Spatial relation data
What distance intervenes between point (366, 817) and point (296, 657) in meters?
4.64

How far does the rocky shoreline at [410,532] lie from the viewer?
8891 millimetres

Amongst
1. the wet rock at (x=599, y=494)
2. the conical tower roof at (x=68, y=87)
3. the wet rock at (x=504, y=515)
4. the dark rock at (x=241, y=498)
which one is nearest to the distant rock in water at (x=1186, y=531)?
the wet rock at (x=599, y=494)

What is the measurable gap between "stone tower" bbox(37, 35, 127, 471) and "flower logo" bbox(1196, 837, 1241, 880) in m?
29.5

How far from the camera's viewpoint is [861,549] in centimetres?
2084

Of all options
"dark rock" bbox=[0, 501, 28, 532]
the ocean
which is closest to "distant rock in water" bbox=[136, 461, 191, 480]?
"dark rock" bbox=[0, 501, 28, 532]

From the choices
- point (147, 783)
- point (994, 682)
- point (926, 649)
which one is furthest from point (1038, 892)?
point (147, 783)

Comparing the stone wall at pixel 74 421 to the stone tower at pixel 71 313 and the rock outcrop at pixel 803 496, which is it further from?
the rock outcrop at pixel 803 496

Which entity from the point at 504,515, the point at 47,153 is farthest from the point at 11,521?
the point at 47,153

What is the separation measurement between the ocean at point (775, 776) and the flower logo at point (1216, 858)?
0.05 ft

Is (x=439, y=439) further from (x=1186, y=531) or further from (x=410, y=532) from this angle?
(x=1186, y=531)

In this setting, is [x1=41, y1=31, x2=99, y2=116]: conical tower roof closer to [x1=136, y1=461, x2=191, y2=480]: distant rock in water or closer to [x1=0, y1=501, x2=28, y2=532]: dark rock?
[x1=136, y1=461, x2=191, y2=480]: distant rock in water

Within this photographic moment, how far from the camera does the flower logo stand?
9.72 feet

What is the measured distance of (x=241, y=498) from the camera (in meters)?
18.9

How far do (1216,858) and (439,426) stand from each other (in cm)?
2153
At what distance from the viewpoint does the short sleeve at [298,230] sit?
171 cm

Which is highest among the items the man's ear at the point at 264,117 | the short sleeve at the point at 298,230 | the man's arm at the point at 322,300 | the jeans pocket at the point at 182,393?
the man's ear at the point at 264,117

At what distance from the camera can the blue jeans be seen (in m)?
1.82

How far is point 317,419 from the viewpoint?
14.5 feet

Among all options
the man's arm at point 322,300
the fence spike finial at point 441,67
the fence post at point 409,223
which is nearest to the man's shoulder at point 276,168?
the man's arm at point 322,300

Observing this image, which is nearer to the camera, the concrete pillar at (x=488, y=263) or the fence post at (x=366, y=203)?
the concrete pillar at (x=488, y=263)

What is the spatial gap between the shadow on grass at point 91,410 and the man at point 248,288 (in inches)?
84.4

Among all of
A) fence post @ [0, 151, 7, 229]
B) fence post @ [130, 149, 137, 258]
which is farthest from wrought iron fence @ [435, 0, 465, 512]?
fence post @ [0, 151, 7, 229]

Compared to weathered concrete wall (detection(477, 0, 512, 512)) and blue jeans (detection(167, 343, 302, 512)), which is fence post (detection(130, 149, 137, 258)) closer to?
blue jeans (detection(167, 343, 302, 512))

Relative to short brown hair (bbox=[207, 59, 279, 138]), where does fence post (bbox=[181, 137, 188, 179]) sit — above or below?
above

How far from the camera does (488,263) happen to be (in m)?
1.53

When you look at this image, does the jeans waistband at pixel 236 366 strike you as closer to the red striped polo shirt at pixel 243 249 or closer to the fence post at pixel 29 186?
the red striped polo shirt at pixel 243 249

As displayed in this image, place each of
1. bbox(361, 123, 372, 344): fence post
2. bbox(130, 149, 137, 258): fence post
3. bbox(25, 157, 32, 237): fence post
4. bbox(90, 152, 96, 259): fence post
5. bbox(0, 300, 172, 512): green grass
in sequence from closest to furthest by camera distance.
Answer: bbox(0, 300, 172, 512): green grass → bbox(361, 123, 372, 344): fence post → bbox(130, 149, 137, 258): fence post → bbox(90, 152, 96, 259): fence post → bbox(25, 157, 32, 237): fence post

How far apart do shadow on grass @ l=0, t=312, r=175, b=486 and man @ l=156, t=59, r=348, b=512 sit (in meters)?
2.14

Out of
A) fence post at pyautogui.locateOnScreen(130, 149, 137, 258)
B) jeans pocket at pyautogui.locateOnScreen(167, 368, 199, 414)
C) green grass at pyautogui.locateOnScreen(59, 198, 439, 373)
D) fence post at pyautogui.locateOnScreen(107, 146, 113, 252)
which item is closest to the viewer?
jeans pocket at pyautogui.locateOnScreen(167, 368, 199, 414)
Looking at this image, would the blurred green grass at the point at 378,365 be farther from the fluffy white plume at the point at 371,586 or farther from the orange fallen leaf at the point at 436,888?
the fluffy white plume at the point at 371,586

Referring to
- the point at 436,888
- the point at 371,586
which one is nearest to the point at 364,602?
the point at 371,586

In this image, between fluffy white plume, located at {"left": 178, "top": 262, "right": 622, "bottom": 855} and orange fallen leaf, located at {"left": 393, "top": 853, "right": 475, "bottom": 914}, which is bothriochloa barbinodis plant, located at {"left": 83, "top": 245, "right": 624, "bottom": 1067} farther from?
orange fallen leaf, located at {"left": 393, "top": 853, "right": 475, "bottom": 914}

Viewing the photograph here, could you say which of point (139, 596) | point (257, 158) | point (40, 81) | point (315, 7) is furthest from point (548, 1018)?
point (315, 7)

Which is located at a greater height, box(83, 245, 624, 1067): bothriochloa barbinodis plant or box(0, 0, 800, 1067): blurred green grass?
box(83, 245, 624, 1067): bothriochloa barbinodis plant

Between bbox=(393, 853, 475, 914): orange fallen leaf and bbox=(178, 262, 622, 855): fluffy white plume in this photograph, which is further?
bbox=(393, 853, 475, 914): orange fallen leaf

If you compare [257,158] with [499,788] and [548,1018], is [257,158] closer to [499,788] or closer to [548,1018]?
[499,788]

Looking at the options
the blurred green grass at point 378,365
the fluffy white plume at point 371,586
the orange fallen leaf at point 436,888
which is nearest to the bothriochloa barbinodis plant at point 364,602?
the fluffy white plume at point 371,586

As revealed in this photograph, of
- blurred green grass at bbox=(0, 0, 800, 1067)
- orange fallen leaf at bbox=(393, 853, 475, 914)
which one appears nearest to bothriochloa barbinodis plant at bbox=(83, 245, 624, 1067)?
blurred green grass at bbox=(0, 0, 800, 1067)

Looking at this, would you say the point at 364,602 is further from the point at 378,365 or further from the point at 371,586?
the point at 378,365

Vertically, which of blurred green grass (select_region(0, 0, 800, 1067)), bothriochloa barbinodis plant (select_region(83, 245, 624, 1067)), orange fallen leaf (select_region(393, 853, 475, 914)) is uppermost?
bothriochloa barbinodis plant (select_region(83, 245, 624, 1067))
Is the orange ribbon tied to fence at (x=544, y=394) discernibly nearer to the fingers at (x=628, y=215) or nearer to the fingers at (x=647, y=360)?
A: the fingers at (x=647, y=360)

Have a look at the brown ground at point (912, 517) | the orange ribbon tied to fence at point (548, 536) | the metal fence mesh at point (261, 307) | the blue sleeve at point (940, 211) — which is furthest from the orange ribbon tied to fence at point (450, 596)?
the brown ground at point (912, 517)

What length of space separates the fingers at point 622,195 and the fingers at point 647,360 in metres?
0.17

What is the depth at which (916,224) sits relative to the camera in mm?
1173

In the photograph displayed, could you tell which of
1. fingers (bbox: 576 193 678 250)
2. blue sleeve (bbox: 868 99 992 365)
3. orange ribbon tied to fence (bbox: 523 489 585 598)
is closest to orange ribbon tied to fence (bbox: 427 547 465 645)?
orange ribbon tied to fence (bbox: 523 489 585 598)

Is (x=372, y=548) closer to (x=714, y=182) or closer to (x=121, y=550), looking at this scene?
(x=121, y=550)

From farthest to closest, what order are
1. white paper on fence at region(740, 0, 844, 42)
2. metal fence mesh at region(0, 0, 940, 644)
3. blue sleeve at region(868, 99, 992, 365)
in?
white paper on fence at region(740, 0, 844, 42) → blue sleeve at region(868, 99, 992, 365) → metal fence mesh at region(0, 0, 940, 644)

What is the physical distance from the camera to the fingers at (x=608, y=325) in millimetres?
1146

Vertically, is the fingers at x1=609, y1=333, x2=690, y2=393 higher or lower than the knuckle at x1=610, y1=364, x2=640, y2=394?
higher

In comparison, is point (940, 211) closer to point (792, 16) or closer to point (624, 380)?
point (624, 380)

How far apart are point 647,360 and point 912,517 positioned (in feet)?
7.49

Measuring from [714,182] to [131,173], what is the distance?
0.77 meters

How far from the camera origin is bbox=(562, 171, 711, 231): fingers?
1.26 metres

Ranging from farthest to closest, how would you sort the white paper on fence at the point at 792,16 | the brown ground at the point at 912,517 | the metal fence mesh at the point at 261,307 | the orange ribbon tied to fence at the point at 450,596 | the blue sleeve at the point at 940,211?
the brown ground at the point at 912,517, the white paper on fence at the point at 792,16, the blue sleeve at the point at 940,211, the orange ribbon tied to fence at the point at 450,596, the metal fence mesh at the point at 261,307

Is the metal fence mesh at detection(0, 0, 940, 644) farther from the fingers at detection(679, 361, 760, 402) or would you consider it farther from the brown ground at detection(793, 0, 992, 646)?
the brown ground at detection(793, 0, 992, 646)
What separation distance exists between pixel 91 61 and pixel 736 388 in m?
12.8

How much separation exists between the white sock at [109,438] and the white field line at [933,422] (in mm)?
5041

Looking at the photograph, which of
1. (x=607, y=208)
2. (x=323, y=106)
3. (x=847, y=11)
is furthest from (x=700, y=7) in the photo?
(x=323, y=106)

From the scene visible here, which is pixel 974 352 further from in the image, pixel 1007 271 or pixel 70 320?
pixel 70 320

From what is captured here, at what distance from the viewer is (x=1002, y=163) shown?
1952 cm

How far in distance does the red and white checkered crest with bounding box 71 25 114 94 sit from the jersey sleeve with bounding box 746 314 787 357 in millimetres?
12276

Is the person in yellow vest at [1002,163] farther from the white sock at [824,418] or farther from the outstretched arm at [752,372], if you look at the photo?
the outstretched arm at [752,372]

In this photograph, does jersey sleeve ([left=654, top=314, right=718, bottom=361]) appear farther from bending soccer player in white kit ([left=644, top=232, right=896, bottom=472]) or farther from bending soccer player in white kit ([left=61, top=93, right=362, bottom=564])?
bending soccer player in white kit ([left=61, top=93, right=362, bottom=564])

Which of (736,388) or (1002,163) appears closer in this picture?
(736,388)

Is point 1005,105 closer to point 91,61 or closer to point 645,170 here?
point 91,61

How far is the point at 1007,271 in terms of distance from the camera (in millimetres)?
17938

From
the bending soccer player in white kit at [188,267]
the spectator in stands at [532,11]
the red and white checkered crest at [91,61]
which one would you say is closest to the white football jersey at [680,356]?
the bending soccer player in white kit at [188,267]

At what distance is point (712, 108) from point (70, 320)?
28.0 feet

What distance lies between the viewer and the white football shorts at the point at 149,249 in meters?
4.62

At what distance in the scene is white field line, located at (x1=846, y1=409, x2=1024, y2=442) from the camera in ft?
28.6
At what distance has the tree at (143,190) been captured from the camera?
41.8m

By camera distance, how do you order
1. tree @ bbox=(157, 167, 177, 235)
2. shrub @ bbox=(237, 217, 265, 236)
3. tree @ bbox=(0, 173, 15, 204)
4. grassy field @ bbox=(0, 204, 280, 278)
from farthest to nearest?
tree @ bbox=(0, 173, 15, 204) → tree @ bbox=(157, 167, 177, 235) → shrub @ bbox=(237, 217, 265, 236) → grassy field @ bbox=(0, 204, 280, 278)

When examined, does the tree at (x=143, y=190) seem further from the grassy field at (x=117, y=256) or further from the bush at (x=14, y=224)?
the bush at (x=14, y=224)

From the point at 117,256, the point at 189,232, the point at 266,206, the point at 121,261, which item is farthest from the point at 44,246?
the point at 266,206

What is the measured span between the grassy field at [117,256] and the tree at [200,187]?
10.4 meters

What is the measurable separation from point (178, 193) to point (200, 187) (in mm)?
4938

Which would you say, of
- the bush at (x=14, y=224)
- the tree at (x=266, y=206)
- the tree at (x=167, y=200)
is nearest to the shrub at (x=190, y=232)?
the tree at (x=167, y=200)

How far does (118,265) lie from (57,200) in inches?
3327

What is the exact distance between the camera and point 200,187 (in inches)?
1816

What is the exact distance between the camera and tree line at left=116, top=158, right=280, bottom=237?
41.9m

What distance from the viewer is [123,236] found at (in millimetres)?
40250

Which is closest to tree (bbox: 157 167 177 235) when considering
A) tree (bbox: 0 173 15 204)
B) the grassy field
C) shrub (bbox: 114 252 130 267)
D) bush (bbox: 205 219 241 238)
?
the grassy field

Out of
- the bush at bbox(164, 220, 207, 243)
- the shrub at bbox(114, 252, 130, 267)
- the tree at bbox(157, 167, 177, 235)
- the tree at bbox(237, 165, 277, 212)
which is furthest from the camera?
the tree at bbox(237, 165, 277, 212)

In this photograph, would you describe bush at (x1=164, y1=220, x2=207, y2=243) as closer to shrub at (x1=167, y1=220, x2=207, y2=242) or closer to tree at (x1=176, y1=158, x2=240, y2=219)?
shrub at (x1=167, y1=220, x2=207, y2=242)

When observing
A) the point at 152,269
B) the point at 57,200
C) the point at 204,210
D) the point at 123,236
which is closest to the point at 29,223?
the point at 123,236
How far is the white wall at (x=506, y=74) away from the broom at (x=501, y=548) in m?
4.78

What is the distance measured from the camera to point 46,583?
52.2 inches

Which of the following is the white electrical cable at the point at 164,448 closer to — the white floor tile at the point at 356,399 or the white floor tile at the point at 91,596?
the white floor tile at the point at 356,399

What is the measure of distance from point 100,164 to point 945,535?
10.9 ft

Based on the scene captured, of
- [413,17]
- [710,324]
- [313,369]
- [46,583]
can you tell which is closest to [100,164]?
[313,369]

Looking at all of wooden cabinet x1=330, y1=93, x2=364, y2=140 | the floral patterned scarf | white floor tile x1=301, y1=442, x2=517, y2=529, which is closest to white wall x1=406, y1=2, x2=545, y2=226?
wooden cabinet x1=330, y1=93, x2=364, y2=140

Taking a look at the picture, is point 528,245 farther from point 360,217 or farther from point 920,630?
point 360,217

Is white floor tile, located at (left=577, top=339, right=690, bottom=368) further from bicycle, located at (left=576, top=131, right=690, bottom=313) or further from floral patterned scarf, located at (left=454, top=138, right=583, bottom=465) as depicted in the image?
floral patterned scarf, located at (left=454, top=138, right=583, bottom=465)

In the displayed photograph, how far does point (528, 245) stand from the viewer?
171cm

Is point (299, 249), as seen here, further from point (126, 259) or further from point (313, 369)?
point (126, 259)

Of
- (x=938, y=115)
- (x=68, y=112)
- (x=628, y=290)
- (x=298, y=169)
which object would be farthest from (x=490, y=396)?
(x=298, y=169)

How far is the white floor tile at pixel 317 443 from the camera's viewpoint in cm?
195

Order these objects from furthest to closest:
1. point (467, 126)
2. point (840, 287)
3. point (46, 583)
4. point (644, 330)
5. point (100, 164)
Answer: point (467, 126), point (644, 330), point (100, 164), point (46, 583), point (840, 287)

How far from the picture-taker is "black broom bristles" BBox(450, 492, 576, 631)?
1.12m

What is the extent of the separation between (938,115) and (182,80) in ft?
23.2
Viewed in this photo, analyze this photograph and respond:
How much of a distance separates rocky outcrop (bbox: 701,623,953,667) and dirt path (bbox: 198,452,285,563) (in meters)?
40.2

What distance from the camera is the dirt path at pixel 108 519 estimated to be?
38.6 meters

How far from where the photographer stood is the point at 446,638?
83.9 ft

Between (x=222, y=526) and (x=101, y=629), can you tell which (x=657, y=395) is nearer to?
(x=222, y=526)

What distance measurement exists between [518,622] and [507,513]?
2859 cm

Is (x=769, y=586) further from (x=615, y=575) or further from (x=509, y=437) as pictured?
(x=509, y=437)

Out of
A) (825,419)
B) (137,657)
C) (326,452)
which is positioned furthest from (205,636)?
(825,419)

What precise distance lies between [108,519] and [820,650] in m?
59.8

> **Given exercise**:
Find the line containing "How far from where", then output it and every line after it to the end of the data, exactly.

> **Result below**:
How far from where the photographer stood is the point at 446,638?
83.9 ft

Between (x=222, y=526) and (x=101, y=629), can you tell which (x=657, y=395) is nearer to?
(x=222, y=526)

What distance measurement exists between [518,622] and [507,513]?
2859 cm

Is (x=769, y=586) further from (x=615, y=575) or further from (x=509, y=437) as pictured?
(x=509, y=437)

Out of
A) (825,419)
B) (137,657)
C) (326,452)
which is positioned furthest from (205,636)?
(825,419)

What precise distance lies between [108,519] and [820,650] in m?
59.8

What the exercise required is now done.